Although relegated to supporting turns in features, Lindo landed meaty leading roles in TV-movies. His outstanding portrayal of baseball legend Satchel Paige anchored HBO's "Soul of the Game" (1996), presenting the famed pitcher as a man of considerable business savvy who carefully calculated his down-home country boy image for public consumption. In TNT's "Glory & Honor" (1997), he brought soul and dignity to polar explorer Matthew Henson, whose contributions to Robert Peary's nine attempts on the North Pole have gone largely unmentioned by history. Showtime's "Strange Justice" (1998) allowed the actor to emotionally capture future Supreme Court Justice Clarence Thomas as a self-righteous creature of ambition. He also created and executive produced both the Independent Film Channel's "Delroy Lindo on Spike Lee" (1999) and "Conversations With Charles Burnett" (Showtime, 2000, which he directed). As the conflicted foreman of "The Cider House Rules" (1999), Lindo offered arguably the most multi-layered performance of his film career delineating a man who on the surface seemed good but who harbored a dark and disturbing secret. He then segued to action films as another gangland boss in "Romeo Must Die" and a detective matching wits with master car thief Nicolas Cage in the remake of "Gone in 60 Seconds" (both 2000).
In 2001, Lindo starred in several diverse film roles. After playing a space traveling cop navigating wormholes in pursuit of a murderer (Jet Li) in the martial arts sci-fi action flick, “The One,” he appeared alongside luminaries Robert Redford, James Gandolfini and Mark Ruffalo in the ham-handed military prison drama “The Last Castle.” He next appeared in David Mamet’s “Heist,” another in a line of crime dramas from the former playwright depicting backstabbing thieves spouting clipped dialogue laden with sharp profanity and wearied machismo. Lindo returned to television, playing a mentally retarded man who meets same (Kirstie Alley) at an institution and starts a family with her over the objections of authorities in the made-for-TV movie, “Profoundly Normal” (CBS, 2003). After playing the creator of a ship sent to detonate a nuclear weapon inside the Earth’s core in the dreadful sci-fi actioner, “The Core” (2003), Lindo appeared in the big budget adventure, “Sahara” (2005), starring Matthew McConaughey, Steve Zahn and Penelope Cruz.

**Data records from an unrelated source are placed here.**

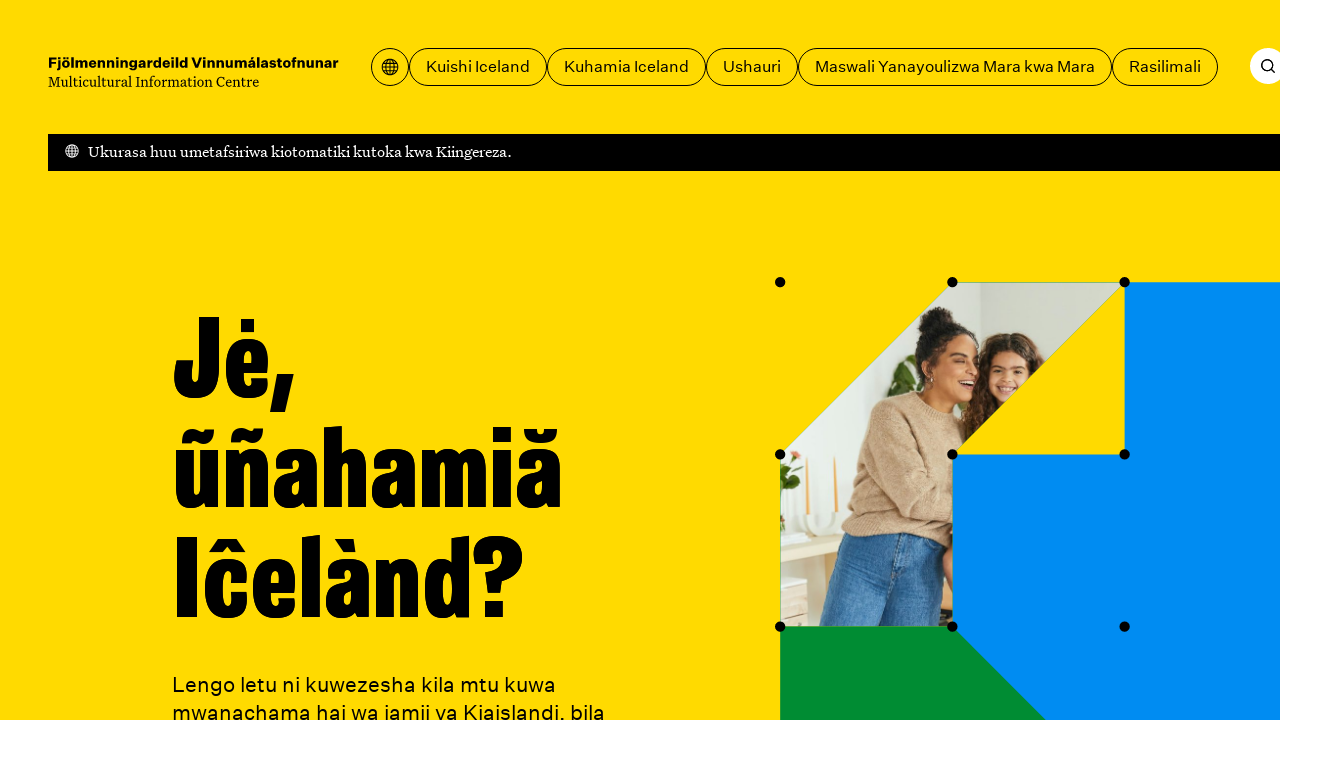

--- FILE ---
content_type: text/css; charset=UTF-8
request_url: https://mcc.is/print.css
body_size: -54
content:
@media print {
    .WatsonAssistantChatHost {
        display: none;
    }
}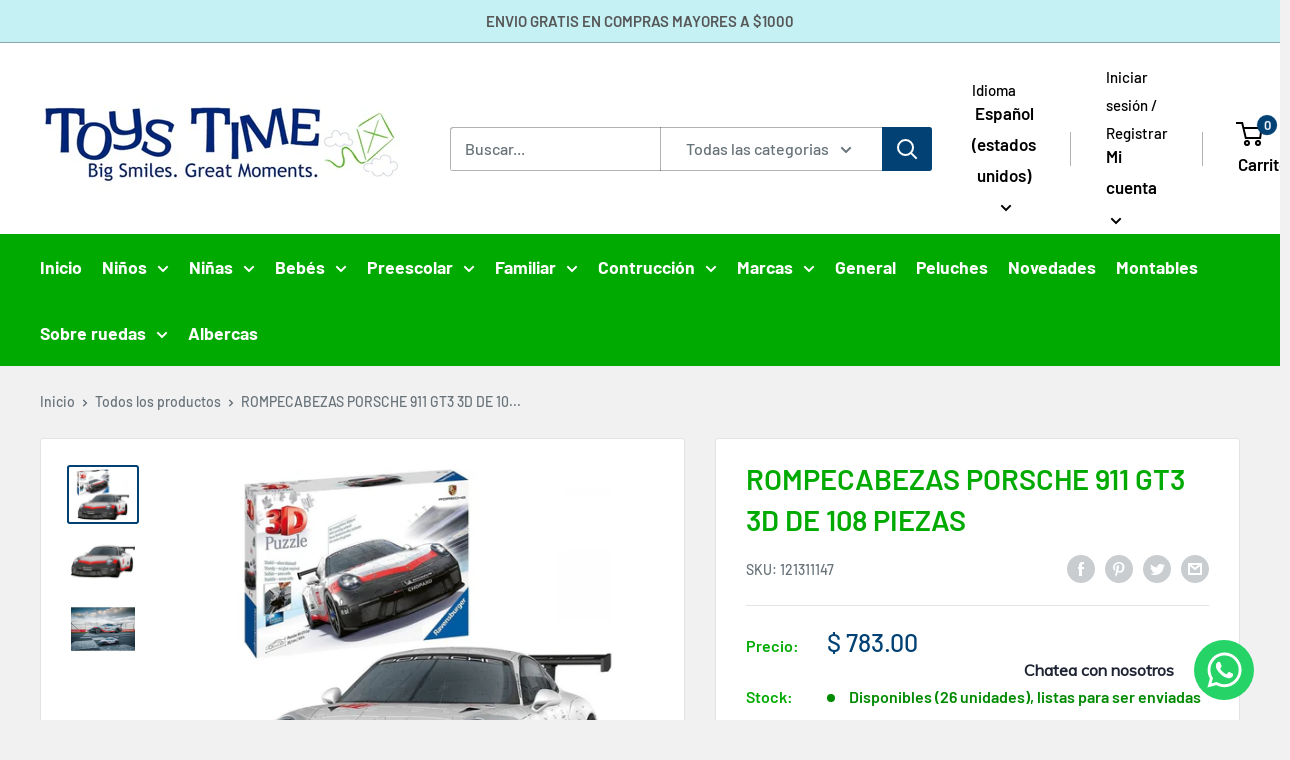

--- FILE ---
content_type: text/javascript
request_url: https://www.toystime.com/cdn/shop/t/3/assets/custom.js?v=90373254691674712701613753664
body_size: -653
content:
//# sourceMappingURL=/cdn/shop/t/3/assets/custom.js.map?v=90373254691674712701613753664
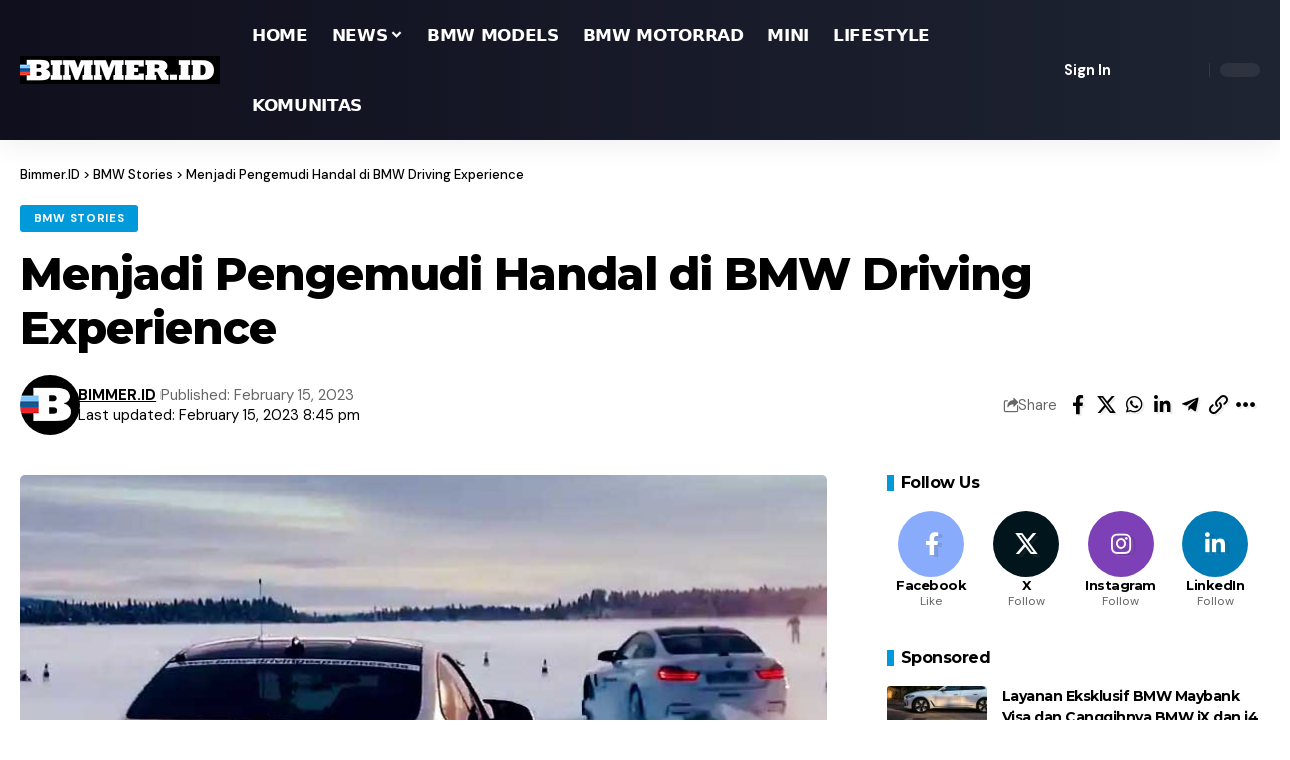

--- FILE ---
content_type: text/html; charset=utf-8
request_url: https://www.google.com/recaptcha/api2/aframe
body_size: 258
content:
<!DOCTYPE HTML><html><head><meta http-equiv="content-type" content="text/html; charset=UTF-8"></head><body><script nonce="k61gANHxRm_Vu6wnatWDew">/** Anti-fraud and anti-abuse applications only. See google.com/recaptcha */ try{var clients={'sodar':'https://pagead2.googlesyndication.com/pagead/sodar?'};window.addEventListener("message",function(a){try{if(a.source===window.parent){var b=JSON.parse(a.data);var c=clients[b['id']];if(c){var d=document.createElement('img');d.src=c+b['params']+'&rc='+(localStorage.getItem("rc::a")?sessionStorage.getItem("rc::b"):"");window.document.body.appendChild(d);sessionStorage.setItem("rc::e",parseInt(sessionStorage.getItem("rc::e")||0)+1);localStorage.setItem("rc::h",'1768379618179');}}}catch(b){}});window.parent.postMessage("_grecaptcha_ready", "*");}catch(b){}</script></body></html>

Lindo switched over to the small screen for a spell, appearing in “The Exonerated” (2005), a made-for-Court TV movie adapted from a play written by Jessica Blank and Erik Jensen about six wrongly accused people whose death row sentences are overturned through the hard work of dedicated lawyers. The stories—taken from real-life cases and culled from mountains of court testimony, interviews and letters—were devoid of any political arguments for or against the death penalty, allowing the stories of the wrongly accused to be told with maximum emotional impact. Lindo next gave a standout performance in the award-winning cable movie, “Lackawanna Blues” (HBO, 2005), playing Mr. Luscious, a one-armed man with a strange past who, along with an assorted cast of characters, lives in a boarding house run by a strong and dignified woman (S. Epatha Merkerson). After a small role as a bail bondsman in “Domino” (2005), a true-to-life tale about a former fashion model turned drug-abusing bounty hunter (Keira Knightley), Lindo was cast in his first regular series role, playing a soon-to-be retired FBI agent brought in by an independent investigator (Jeremy Sisto) to help solve a kidnapping involving the teenaged son of a wealthy family (Dana Delany and Timothy Hutton).